==== Data records

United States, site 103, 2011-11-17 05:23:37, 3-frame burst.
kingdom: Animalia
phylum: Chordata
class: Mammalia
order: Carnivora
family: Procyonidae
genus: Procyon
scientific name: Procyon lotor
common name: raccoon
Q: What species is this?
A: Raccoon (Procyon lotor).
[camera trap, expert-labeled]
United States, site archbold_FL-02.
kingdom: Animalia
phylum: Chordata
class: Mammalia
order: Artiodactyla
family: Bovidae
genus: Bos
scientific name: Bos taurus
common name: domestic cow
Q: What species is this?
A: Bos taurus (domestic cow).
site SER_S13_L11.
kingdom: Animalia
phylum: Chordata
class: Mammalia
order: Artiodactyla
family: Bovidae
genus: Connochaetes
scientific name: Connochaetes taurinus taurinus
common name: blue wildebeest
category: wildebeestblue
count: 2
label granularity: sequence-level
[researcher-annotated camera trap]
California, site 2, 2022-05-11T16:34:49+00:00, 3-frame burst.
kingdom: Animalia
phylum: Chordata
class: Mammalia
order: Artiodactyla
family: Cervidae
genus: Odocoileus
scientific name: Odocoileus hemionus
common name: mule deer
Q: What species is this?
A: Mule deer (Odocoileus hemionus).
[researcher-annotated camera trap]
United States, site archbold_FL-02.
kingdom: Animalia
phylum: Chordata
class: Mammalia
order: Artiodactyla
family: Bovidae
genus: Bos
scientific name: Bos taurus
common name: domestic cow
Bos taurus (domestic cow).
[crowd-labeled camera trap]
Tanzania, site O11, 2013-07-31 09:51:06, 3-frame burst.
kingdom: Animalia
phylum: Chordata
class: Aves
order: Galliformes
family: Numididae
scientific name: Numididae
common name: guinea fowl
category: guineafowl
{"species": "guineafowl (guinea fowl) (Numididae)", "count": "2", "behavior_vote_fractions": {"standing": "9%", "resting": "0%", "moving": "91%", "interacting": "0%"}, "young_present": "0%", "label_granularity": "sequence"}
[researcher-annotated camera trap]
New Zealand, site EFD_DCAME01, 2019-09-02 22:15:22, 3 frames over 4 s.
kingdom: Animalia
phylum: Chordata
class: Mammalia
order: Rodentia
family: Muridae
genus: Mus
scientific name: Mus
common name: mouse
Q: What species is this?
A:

========

** To do **
Restate each line above word for word.

** Answer to the exercise **
United States, site 103, 2011-11-17 05:23:37, 3-frame burst.
kingdom: Animalia
phylum: Chordata
class: Mammalia
order: Carnivora
family: Procyonidae
genus: Procyon
scientific name: Procyon lotor
common name: raccoon
Q: What species is this?
A: Raccoon (Procyon lotor).
[camera trap, expert-labeled]
United States, site archbold_FL-02.
kingdom: Animalia
phylum: Chordata
class: Mammalia
order: Artiodactyla
family: Bovidae
genus: Bos
scientific name: Bos taurus
common name: domestic cow
Q: What species is this?
A: Bos taurus (domestic cow).
site SER_S13_L11.
kingdom: Animalia
phylum: Chordata
class: Mammalia
order: Artiodactyla
family: Bovidae
genus: Connochaetes
scientific name: Connochaetes taurinus taurinus
common name: blue wildebeest
category: wildebeestblue
count: 2
label granularity: sequence-level
[researcher-annotated camera trap]
California, site 2, 2022-05-11T16:34:49+00:00, 3-frame burst.
kingdom: Animalia
phylum: Chordata
class: Mammalia
order: Artiodactyla
family: Cervidae
genus: Odocoileus
scientific name: Odocoileus hemionus
common name: mule deer
Q: What species is this?
A: Mule deer (Odocoileus hemionus).
[researcher-annotated camera trap]
United States, site archbold_FL-02.
kingdom: Animalia
phylum: Chordata
class: Mammalia
order: Artiodactyla
family: Bovidae
genus: Bos
scientific name: Bos taurus
common name: domestic cow
Bos taurus (domestic cow).
[crowd-labeled camera trap]
Tanzania, site O11, 2013-07-31 09:51:06, 3-frame burst.
kingdom: Animalia
phylum: Chordata
class: Aves
order: Galliformes
family: Numididae
scientific name: Numididae
common name: guinea fowl
category: guineafowl
{"species": "guineafowl (guinea fowl) (Numididae)", "count": "2", "behavior_vote_fractions": {"standing": "9%", "resting": "0%", "moving": "91%", "interacting": "0%"}, "young_present": "0%", "label_granularity": "sequence"}
[researcher-annotated camera trap]
New Zealand, site EFD_DCAME01, 2019-09-02 22:15:22, 3 frames over 4 s.
kingdom: Animalia
phylum: Chordata
class: Mammalia
order: Rodentia
family: Muridae
genus: Mus
scientific name: Mus
common name: mouse
Q: What species is this?
A:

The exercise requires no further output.